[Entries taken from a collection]
=======

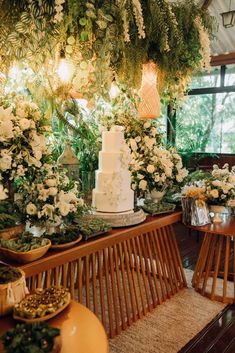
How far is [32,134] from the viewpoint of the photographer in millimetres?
2051

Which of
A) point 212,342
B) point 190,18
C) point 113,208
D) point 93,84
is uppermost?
point 190,18

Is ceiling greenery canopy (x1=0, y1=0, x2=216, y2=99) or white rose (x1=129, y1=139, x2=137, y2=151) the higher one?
ceiling greenery canopy (x1=0, y1=0, x2=216, y2=99)

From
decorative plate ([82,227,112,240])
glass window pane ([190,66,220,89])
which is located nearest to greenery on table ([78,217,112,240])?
decorative plate ([82,227,112,240])

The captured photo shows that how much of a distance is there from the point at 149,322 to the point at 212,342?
1.62 feet

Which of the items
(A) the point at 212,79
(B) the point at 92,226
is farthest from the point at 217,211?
(A) the point at 212,79

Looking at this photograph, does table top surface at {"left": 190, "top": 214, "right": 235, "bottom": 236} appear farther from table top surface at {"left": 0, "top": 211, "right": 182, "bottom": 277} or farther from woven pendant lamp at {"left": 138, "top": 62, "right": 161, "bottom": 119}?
woven pendant lamp at {"left": 138, "top": 62, "right": 161, "bottom": 119}

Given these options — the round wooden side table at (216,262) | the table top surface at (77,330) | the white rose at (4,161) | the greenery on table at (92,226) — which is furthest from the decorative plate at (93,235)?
the round wooden side table at (216,262)

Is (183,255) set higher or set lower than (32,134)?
lower

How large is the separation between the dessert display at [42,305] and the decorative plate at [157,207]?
1554 millimetres

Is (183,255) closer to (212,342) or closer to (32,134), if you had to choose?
(212,342)

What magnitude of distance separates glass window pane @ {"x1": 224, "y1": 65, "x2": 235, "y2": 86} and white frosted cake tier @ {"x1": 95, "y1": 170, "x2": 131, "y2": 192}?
5.37 m

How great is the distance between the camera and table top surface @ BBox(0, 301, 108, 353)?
116 centimetres

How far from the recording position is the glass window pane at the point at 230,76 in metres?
7.11

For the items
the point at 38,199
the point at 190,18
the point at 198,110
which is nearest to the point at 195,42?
the point at 190,18
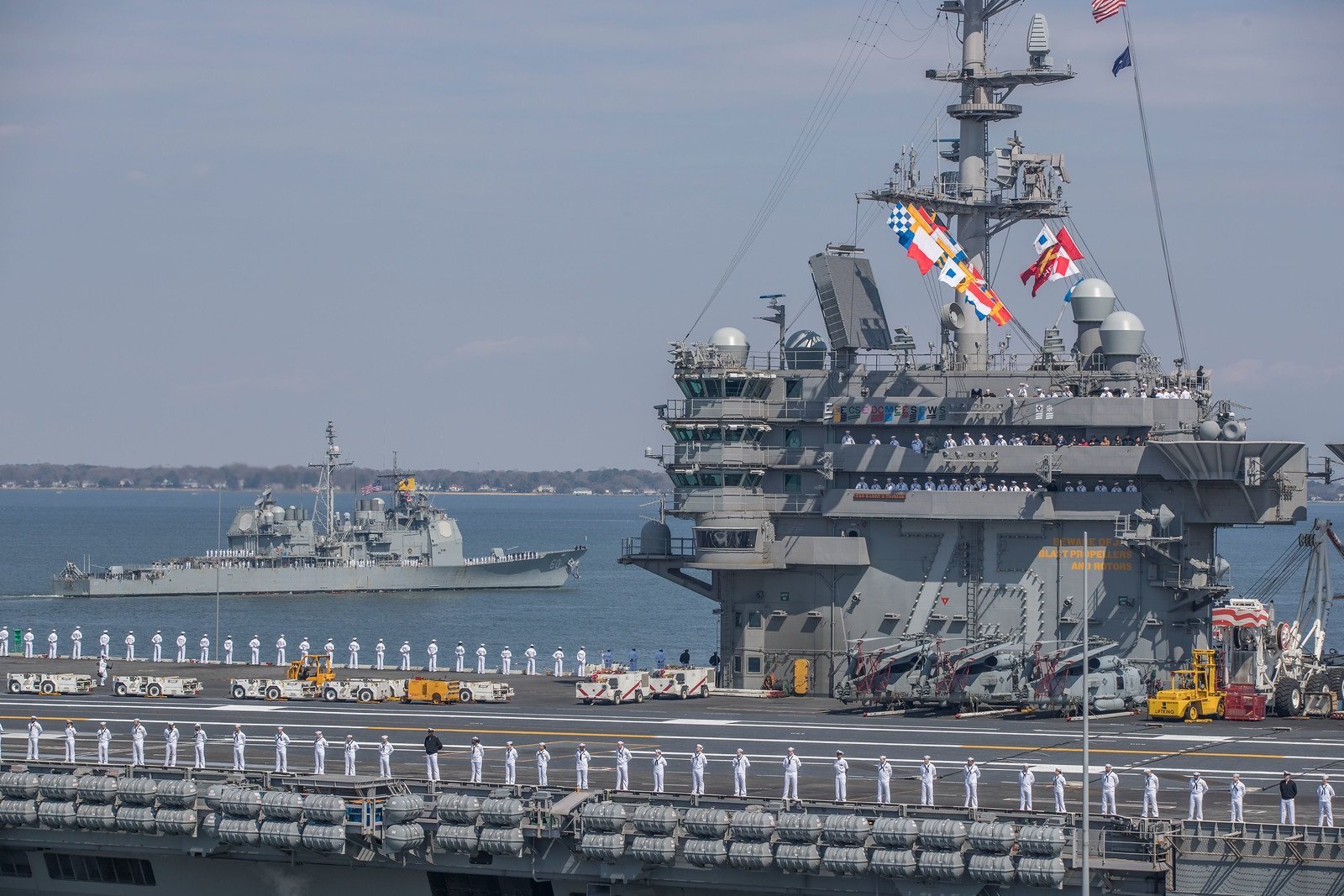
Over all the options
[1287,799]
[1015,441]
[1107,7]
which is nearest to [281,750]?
[1287,799]

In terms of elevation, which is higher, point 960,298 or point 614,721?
point 960,298

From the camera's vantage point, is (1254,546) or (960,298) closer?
(960,298)

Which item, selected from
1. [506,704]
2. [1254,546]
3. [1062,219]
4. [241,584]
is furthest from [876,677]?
[1254,546]

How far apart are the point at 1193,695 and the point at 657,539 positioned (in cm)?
1375

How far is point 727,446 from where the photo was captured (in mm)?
42031

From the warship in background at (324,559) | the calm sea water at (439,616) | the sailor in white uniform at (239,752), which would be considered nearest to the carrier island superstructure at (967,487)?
the sailor in white uniform at (239,752)

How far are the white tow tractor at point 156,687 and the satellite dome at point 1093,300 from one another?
79.9 ft

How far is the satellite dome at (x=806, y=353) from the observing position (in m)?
43.3

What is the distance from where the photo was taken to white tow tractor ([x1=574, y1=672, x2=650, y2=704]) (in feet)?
136

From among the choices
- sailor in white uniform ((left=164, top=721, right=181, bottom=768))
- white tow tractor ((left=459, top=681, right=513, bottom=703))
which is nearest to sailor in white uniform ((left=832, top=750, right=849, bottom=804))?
sailor in white uniform ((left=164, top=721, right=181, bottom=768))

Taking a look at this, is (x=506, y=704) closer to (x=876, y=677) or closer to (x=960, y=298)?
(x=876, y=677)

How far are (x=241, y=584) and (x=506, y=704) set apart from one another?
7243 cm

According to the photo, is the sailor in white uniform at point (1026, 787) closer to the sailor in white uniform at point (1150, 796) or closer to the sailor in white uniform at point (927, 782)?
the sailor in white uniform at point (927, 782)

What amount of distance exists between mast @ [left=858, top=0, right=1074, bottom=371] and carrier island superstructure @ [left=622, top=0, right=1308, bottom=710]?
6cm
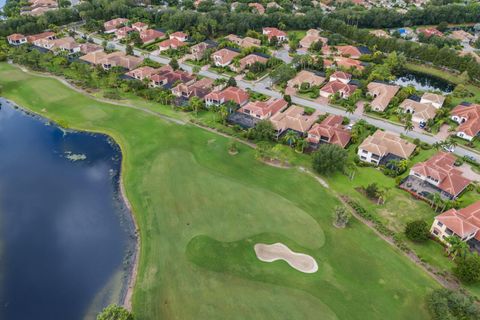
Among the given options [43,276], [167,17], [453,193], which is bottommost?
[43,276]

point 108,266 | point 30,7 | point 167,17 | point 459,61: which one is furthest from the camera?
point 30,7

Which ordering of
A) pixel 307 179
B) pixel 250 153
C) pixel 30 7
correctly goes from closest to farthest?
1. pixel 307 179
2. pixel 250 153
3. pixel 30 7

=======

- PROBLEM:
Write out the stretch of rows from the line containing "Among the given" through the last row, keeping every line word for word.

- FINAL RESULT:
Among the given options [43,276], [167,17], [453,193], which is bottommost?
[43,276]

point 108,266 | point 30,7 | point 167,17 | point 459,61: which one is furthest from the camera?
point 30,7

Which ordering of
A) pixel 307 179
B) pixel 250 153
C) pixel 30 7
correctly goes from closest to farthest?
1. pixel 307 179
2. pixel 250 153
3. pixel 30 7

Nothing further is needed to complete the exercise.